On the one hand these fears arise out of the consistent failure of the regime to cut revenue waste and on the other due to its amazingly slow efforts in the last 3 years in increasing the tax net, a shocking example of which is the regime's continued insistence on letting the provinces tax the income from agriculture.
This is despite the Finance Minister's admission that, in Sindh, Rs 500 million was collected in 2010 which has tumbled to Rs 150 million in 2011. He did not elaborate on how this performance built his hope in the provinces' ability to become more self-sufficient, instead of seeking higher relief from the federation year-after-year.

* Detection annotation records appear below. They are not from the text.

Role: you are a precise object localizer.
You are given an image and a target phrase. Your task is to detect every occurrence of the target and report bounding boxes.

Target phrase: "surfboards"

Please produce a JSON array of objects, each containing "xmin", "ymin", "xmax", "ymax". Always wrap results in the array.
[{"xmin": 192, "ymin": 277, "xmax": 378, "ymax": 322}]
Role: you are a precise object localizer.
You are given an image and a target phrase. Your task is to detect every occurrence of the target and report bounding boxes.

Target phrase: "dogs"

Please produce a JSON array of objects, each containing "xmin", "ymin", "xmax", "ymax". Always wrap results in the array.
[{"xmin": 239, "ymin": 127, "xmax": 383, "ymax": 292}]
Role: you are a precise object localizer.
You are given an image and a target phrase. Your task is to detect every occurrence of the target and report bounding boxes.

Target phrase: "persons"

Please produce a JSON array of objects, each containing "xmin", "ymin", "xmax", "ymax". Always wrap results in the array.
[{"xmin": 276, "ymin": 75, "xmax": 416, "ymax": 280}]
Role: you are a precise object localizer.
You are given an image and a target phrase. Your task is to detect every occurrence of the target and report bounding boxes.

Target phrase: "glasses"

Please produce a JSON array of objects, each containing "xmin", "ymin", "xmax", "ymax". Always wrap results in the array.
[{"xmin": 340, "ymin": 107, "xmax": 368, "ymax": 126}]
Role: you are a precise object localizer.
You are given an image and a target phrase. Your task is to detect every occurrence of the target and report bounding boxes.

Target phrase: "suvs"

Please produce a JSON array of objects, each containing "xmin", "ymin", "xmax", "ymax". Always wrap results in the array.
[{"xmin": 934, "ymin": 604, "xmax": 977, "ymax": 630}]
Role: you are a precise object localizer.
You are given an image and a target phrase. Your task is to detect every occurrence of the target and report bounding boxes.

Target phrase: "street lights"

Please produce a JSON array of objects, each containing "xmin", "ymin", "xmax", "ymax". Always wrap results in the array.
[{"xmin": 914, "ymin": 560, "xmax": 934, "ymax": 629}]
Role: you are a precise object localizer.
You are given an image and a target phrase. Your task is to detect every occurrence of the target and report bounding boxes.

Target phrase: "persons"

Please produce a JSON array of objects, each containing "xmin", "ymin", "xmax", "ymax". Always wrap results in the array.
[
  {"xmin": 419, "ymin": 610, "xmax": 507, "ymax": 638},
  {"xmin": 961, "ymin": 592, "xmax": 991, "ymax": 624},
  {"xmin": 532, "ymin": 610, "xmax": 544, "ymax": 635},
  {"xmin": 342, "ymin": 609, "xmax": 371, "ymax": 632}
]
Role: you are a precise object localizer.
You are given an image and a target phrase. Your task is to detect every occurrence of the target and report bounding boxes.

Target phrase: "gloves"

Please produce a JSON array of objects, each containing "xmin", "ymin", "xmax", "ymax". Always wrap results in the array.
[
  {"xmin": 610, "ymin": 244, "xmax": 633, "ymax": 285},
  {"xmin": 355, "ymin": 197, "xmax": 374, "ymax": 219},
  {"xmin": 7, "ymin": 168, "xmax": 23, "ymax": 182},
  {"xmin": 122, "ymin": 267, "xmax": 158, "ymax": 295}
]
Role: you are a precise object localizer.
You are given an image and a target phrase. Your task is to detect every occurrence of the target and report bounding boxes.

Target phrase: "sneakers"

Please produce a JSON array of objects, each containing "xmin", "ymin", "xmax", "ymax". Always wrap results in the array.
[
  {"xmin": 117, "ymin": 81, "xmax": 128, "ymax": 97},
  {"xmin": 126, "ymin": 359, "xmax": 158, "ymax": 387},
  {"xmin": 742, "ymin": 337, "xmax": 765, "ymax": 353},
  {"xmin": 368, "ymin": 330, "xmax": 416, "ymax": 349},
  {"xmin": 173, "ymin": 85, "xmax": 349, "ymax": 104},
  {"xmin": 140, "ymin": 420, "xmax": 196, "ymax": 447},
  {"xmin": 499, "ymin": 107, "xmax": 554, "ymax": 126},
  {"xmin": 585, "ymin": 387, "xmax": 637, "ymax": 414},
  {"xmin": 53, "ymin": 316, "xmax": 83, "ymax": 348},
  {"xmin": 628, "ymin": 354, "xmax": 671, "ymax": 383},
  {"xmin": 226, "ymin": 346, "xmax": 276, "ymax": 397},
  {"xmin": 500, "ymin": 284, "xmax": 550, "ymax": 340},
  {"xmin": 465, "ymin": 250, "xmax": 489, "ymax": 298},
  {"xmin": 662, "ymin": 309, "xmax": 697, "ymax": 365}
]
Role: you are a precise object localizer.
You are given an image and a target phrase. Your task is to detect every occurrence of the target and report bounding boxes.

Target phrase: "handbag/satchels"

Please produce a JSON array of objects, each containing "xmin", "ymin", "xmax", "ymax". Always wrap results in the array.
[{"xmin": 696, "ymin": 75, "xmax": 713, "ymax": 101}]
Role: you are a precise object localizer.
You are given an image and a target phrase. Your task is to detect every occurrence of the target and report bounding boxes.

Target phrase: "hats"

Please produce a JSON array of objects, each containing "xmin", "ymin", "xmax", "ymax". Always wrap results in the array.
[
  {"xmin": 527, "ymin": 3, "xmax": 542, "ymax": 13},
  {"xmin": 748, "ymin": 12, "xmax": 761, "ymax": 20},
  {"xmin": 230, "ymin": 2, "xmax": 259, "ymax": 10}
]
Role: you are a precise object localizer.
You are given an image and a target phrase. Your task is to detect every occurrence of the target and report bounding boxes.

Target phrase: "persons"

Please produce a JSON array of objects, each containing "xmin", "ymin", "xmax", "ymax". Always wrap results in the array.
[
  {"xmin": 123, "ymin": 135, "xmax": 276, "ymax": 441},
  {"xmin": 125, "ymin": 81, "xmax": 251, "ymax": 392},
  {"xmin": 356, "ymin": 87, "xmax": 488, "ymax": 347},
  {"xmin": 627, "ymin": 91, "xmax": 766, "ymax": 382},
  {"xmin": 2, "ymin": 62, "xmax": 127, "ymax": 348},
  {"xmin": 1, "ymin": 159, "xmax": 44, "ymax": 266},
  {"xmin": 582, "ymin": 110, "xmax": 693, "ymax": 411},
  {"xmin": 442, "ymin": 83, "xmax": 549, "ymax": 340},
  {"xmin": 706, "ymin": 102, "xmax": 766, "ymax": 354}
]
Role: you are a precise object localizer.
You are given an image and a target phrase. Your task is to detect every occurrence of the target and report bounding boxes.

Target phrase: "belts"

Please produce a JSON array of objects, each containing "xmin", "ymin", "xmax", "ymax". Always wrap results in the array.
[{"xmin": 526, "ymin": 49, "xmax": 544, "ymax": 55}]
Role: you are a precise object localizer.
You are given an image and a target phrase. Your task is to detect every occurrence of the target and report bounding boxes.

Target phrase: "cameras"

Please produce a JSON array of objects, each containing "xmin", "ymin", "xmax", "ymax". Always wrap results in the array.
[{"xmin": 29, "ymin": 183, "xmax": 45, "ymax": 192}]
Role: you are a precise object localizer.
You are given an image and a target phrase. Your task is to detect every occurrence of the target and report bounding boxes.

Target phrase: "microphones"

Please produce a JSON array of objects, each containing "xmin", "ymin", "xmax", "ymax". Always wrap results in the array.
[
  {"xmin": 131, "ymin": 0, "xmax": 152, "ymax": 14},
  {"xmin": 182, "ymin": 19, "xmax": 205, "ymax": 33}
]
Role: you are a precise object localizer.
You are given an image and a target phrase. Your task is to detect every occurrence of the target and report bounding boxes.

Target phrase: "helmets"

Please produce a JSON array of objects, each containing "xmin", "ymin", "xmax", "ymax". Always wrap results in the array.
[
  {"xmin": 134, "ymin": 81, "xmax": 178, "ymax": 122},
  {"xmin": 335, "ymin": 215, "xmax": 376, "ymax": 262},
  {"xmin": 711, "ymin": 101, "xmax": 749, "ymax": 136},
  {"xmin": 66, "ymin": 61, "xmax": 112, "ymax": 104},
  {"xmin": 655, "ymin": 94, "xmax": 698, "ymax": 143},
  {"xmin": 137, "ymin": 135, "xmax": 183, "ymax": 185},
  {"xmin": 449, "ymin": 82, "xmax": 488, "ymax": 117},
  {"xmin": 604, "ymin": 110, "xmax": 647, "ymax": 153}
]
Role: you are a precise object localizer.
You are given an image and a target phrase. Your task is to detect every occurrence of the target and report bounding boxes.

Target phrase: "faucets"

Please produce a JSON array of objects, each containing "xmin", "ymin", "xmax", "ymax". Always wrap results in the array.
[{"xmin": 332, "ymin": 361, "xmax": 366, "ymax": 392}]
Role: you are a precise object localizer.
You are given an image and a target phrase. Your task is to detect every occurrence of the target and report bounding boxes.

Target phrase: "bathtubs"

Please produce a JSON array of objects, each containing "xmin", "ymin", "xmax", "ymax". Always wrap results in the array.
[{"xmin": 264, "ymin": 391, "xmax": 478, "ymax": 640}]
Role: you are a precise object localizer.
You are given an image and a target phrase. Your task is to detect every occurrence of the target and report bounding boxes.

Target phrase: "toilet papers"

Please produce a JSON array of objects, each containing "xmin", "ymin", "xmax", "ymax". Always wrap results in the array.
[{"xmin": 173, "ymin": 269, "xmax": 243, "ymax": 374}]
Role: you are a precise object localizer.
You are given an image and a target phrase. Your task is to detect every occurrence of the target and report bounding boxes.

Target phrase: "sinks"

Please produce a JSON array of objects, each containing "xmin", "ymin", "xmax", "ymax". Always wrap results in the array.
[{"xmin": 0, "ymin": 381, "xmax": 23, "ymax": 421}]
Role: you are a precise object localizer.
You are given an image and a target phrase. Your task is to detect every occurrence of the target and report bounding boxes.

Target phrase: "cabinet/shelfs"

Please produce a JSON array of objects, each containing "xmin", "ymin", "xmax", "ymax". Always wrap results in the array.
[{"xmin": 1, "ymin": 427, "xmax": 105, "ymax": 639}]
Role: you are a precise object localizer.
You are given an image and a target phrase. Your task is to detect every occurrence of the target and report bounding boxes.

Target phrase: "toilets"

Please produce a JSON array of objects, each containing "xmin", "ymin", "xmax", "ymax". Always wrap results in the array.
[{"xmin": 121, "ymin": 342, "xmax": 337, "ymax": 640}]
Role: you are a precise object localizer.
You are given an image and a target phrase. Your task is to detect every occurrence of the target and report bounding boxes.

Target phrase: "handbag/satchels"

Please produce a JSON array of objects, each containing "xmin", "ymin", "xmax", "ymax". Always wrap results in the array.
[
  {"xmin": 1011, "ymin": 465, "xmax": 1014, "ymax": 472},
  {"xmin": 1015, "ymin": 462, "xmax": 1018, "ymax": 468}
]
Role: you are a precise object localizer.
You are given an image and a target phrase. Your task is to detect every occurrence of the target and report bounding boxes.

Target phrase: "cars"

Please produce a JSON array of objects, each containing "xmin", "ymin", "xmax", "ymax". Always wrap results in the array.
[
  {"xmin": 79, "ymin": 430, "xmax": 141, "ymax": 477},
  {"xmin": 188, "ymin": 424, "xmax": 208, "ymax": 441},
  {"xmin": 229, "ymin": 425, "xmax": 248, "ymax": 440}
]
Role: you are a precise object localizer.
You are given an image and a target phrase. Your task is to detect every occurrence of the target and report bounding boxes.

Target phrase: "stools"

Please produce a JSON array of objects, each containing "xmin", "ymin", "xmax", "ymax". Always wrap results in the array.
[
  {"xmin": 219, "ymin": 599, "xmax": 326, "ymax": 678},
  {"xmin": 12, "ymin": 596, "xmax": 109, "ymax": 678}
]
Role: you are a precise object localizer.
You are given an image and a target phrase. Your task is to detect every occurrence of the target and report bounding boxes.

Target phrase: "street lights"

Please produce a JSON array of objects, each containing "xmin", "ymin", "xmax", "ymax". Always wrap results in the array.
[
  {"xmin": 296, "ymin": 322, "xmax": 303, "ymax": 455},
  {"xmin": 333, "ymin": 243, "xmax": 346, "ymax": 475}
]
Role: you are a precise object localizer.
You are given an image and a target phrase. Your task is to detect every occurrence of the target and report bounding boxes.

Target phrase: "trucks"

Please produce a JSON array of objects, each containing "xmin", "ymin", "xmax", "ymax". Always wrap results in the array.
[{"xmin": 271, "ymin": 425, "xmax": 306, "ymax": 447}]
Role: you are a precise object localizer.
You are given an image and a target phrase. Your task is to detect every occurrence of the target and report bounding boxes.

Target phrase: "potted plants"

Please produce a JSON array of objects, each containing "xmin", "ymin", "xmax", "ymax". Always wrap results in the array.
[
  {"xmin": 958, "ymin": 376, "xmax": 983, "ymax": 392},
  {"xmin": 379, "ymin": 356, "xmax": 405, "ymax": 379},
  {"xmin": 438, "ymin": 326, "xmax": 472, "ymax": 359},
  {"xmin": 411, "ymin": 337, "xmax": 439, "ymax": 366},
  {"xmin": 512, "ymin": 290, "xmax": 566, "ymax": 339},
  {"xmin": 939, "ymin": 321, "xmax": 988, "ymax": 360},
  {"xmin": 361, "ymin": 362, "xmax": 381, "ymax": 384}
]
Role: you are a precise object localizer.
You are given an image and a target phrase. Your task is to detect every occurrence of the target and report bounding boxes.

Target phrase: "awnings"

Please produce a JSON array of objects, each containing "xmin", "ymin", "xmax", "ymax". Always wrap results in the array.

The Finance Minister said that the absence of result-oriented efforts to improve the revenue outlook had been a failure of all the governments in the last 50 years; they kept on increasing expenditures. Consequently, they had to borrow heavily to bridge the fiscal gap. But is the in-power regime ready to change this reality?
He promised that "this government has laid down a new foundation to resolve the revenue issue, and the process to steer the taxation system towards correction has begun." But the budget doesn't give the outlines of that process. Doesn't it begin with putting the house (the FBR and the ministries) in order to cut corruption and waste?
In this context, the issue that the media didn't notice was that the over Rs 1 trillion fiscal deficit in 2010-11 includes the carry-over effect of past deficits, the major contributors to which were irregularities, embezzlement and mismanagement in state offices. The budget also didn't include facts on recovery of the tax revenue so lost.
According to the Auditor General's Report these leaks contributed nearly Rs 585bn to the fiscal deficit in 2009-10. To plug this huge gap, the state resorted to unprecedented borrowing from the SBP and the financial market that crowded out the commercial and industrial sector and drastically reduced GDP growth in 2010-11.
The budget document says virtually nothing about the measures to check these baffling leaks. More worrying is the fact that, as yet, no one has pointed out this critical error in the budget; pointing out this was error was more important than pinpointing the numerical errors (later admitted by the Finance Minister) in the budget.
Regarding hopes of containing the fiscal deficit within the Rs 850bn range, the minister said that if the FBR manages to recover income tax from even 250,000 of the current target of 700,000 (of the identified 2,300,000) tax evaders, it would be a milestone. A rough estimate of additional revenue from this success is just Rs 70bn.
It is such expectations that put in doubt the collection of Rs 1,952 billion in taxes. Besides, the casual attitude to checking waste and corruption, and continued state reliance on borrowing from the SBP and financial markets does not build hopes of stopping the slide in economic growth, which has been the worst in decades.
The proposal to offer 5-year tax exemption on investment made exclusively from equity funds is a signal to the private sector to let the state to borrow even more from the banking sector. Is this how we rebuild investment sentiments that have been shattered by many other factors as well, and can it materialise 4.5 percent GDP growth in 2011-12?
State enterprises, that bank borrowing is keeping alive, can't plug the gap being created by the private sector's contraction. Will the Finance Minister's promise to make it mandatory for every public sector company to get enlisted on the stock exchanges (to assure transparency of their business activities) make these outfits truly efficient and productive to fill the gap referred to above? Short of a miracle they can't. Without a credible overhaul of the whole system, the Federal Budget 2011-12 is an exercise in self-deception.